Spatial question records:
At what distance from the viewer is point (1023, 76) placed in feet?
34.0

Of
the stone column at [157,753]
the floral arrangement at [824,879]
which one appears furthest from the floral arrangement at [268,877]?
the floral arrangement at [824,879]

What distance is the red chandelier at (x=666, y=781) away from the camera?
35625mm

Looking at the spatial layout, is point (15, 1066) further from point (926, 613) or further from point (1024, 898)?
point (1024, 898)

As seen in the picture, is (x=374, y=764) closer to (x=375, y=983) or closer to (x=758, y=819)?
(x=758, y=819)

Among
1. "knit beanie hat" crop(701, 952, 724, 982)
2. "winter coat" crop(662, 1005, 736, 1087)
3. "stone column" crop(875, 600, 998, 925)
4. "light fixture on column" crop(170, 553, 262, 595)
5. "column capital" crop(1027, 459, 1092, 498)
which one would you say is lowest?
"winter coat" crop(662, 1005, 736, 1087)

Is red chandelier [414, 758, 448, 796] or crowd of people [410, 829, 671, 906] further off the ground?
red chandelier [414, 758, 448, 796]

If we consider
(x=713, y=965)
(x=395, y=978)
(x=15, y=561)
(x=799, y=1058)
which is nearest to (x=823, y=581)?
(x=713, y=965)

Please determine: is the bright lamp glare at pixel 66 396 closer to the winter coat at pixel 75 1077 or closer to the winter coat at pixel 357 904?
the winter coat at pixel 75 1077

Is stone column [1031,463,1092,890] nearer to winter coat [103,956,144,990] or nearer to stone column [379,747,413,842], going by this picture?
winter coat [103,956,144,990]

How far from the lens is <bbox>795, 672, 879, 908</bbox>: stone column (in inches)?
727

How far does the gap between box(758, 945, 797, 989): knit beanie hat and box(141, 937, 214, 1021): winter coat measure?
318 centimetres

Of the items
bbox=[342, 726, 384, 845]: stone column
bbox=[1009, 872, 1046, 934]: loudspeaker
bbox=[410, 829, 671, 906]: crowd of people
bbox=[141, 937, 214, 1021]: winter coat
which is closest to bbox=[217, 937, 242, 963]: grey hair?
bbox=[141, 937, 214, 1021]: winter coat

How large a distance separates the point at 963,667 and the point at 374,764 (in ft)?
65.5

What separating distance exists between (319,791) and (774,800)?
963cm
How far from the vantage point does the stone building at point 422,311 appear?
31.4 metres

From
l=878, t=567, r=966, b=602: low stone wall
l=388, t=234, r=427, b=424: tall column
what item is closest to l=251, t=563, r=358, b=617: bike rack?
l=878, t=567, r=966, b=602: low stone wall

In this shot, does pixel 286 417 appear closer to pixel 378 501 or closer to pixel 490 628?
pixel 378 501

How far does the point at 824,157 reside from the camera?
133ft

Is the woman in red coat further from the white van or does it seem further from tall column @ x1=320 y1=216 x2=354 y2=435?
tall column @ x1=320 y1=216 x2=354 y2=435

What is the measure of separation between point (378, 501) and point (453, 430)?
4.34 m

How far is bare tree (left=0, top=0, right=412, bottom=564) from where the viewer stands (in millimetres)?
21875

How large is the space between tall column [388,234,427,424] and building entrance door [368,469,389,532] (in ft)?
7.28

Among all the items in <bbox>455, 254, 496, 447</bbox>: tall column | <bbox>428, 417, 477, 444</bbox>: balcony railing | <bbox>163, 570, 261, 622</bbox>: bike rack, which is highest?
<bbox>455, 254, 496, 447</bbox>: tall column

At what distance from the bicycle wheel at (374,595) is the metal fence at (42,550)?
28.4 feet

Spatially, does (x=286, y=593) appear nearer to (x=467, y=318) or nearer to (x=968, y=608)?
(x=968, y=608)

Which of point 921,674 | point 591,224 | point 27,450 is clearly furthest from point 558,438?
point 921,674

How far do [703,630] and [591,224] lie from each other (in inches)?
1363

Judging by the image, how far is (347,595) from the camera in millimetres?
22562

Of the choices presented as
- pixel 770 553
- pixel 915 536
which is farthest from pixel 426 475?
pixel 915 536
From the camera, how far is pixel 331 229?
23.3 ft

EXERCISE REQUIREMENTS - Copy out the material above in its entirety. Every detail must match.

EXERCISE OUTPUT -
At what distance from the viewer is point (1023, 76) placed in feet?
34.0

Of
the stone column at [157,753]
the floral arrangement at [824,879]
which one appears furthest from the floral arrangement at [268,877]?
the floral arrangement at [824,879]

What distance is the red chandelier at (x=666, y=781) away from the camera?
35625mm

Looking at the spatial layout, is point (15, 1066) further from point (926, 613) or further from point (1024, 898)?
point (1024, 898)

As seen in the picture, is (x=374, y=764) closer to (x=375, y=983) or closer to (x=758, y=819)?
(x=758, y=819)

Among
1. "knit beanie hat" crop(701, 952, 724, 982)
2. "winter coat" crop(662, 1005, 736, 1087)
3. "stone column" crop(875, 600, 998, 925)
4. "light fixture on column" crop(170, 553, 262, 595)
5. "column capital" crop(1027, 459, 1092, 498)
which one would you say is lowest?
"winter coat" crop(662, 1005, 736, 1087)

Is red chandelier [414, 758, 448, 796] or crowd of people [410, 829, 671, 906] further off the ground?
red chandelier [414, 758, 448, 796]

If we consider
(x=713, y=965)
(x=395, y=978)
(x=15, y=561)
(x=799, y=1058)
which is nearest to (x=823, y=581)?
(x=713, y=965)

Please determine: is the bright lamp glare at pixel 66 396 closer to the winter coat at pixel 75 1077 or closer to the winter coat at pixel 357 904?
the winter coat at pixel 75 1077

Is stone column [1031,463,1092,890] nearer to winter coat [103,956,144,990] or nearer to stone column [379,747,413,842], going by this picture?
winter coat [103,956,144,990]

How far from the lens is <bbox>795, 672, 879, 908</bbox>: stone column (in inches)?
727

How far does the gap between box(758, 945, 797, 989): knit beanie hat and box(141, 937, 214, 1021): winter coat measure?
318 centimetres

Of the items
bbox=[342, 726, 384, 845]: stone column
bbox=[1009, 872, 1046, 934]: loudspeaker
bbox=[410, 829, 671, 906]: crowd of people
bbox=[141, 937, 214, 1021]: winter coat
which is closest to bbox=[217, 937, 242, 963]: grey hair?
bbox=[141, 937, 214, 1021]: winter coat

How large a distance separates the point at 963,667 and the point at 374,764 (in ft)?
65.5

What separating distance exists between (319,791) and (774,800)?
963cm
How far from the vantage point does the stone building at point 422,311 appear?
31.4 metres

From
l=878, t=567, r=966, b=602: low stone wall
l=388, t=234, r=427, b=424: tall column
what item is closest to l=251, t=563, r=358, b=617: bike rack?
l=878, t=567, r=966, b=602: low stone wall

In this shot, does pixel 286 417 appear closer to pixel 378 501 or closer to pixel 490 628?
pixel 378 501

How far does the point at 824,157 reside from the camera?
133ft

Is the woman in red coat further from the white van or does it seem further from tall column @ x1=320 y1=216 x2=354 y2=435?
tall column @ x1=320 y1=216 x2=354 y2=435

What is the measure of separation between point (378, 501) and point (453, 430)?
4.34 m

How far is bare tree (left=0, top=0, right=412, bottom=564) from where the viewer stands (in millimetres)?
21875

How large is the space between tall column [388,234,427,424] and building entrance door [368,469,389,532] (in ft)?
7.28

Among all the items in <bbox>455, 254, 496, 447</bbox>: tall column | <bbox>428, 417, 477, 444</bbox>: balcony railing | <bbox>163, 570, 261, 622</bbox>: bike rack, which is highest?
<bbox>455, 254, 496, 447</bbox>: tall column

At what distance from the bicycle wheel at (374,595) is the metal fence at (42,550)?
28.4 feet

Spatially, does (x=286, y=593) appear nearer to (x=467, y=318) or nearer to (x=968, y=608)?
(x=968, y=608)

Which of point 921,674 | point 591,224 | point 27,450 is clearly furthest from point 558,438?
point 921,674

How far do [703,630] and [591,224] lie from each other (in inches)?
1363

Judging by the image, how far is (347,595) from the camera in millimetres?
22562

Of the choices presented as
- pixel 770 553
- pixel 915 536
which is farthest from pixel 426 475?
pixel 915 536
From the camera, how far is pixel 331 229?
23.3 ft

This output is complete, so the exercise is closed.